Am Donnerstag hielten rund 50 der insgesamt 500 TBZ-Mitarbeiter auf dem Betriebsgelände an der Schleswiger Straße eine Mahnwache für die Mitglieder des Verwaltungsrates ab, der sich dort zu einer regulären Sitzung traf. Auf großen Plakaten hatten sie ihre Sorgen, Befürchtungen, Anklagen und Vorwürfe formuliert. Schnell wird klar, dass sich die Befürchtungen nicht auf die rund 100 Kollegen beziehen, die im Fall des Falles mit dem Netz zu den Stadtwerken gehen würden. Die würden sogar profitieren, weil sie in einen anderen Tarifvertrag wechseln und dann zum Beispiel mehr Weihnachtsgeld bekommen würden.
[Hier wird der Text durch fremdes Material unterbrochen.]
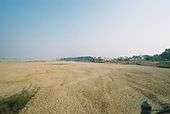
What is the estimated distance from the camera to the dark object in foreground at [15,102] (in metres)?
20.5

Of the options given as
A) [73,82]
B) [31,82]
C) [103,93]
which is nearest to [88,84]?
[73,82]

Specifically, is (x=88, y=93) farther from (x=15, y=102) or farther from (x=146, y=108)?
(x=146, y=108)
Das Klärwerk sei ein wichtiges Standbein des TBZ, argumentiert Uwe Zimmer, Vorsitzender des TBZ-Personalrats. „Was passiert mit dem TBZ; wenn es wegfällt?“ Mitarbeiter aus der Abwasserabteilung würden im Winter im Räumdienst eingesetzt; das ginge nicht mehr nach einem Netzwechsel. Befürchtet werde, dass ein geschrumpftes TBZ weitere Aufgaben abgeben werde, vielleicht auch an private Firmen, und dass es am Ende selbst zur Disposition stehe. „Was wird dann aus uns?“, fragten sich die Demonstrierenden.
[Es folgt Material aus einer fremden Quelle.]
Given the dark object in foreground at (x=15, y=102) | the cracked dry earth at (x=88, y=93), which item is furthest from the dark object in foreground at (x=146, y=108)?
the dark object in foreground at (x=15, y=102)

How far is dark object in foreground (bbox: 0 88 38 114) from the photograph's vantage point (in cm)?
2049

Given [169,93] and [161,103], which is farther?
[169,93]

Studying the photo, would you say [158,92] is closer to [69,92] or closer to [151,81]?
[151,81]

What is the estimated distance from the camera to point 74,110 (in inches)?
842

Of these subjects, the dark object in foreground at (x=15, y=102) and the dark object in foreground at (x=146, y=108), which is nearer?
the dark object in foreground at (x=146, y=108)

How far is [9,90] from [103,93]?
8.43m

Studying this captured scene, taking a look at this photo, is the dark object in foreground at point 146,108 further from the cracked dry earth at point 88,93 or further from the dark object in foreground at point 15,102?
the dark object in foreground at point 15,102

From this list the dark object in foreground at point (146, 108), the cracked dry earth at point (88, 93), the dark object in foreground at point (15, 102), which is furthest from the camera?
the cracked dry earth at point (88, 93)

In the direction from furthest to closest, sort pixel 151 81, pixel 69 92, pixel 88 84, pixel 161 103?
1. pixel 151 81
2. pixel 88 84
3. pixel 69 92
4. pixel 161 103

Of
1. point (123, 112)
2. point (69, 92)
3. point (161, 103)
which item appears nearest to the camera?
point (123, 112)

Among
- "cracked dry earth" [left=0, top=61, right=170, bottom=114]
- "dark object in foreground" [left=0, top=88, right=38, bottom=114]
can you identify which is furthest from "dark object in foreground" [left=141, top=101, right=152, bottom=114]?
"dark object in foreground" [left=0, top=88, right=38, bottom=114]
Zimmer stellte auch die Möglichkeit einer Gebührenerhöhung in den Raum. Wenn die Klärwerkskollegen bei den Stadtwerken mehr verdienen, müsste das durch Gebühren gedeckt werden, weil dieser Bereich komplett durch Gebühren finanziert werden müsse.

Im politischen Bereich hält man sich bedeckt, auch beide Töchter wollen sich öffentlich kaum äußern. Man verweist auf eine Beschlussvorlage, die der Oberbürgermeister demnächst vorlegen werde. Die Sorgen der TBZ-Mitarbeiter seien aber unbegründet; niemand werde entlassen, die Aufgaben blieben, sagte Arne Rüstemeier (CDU).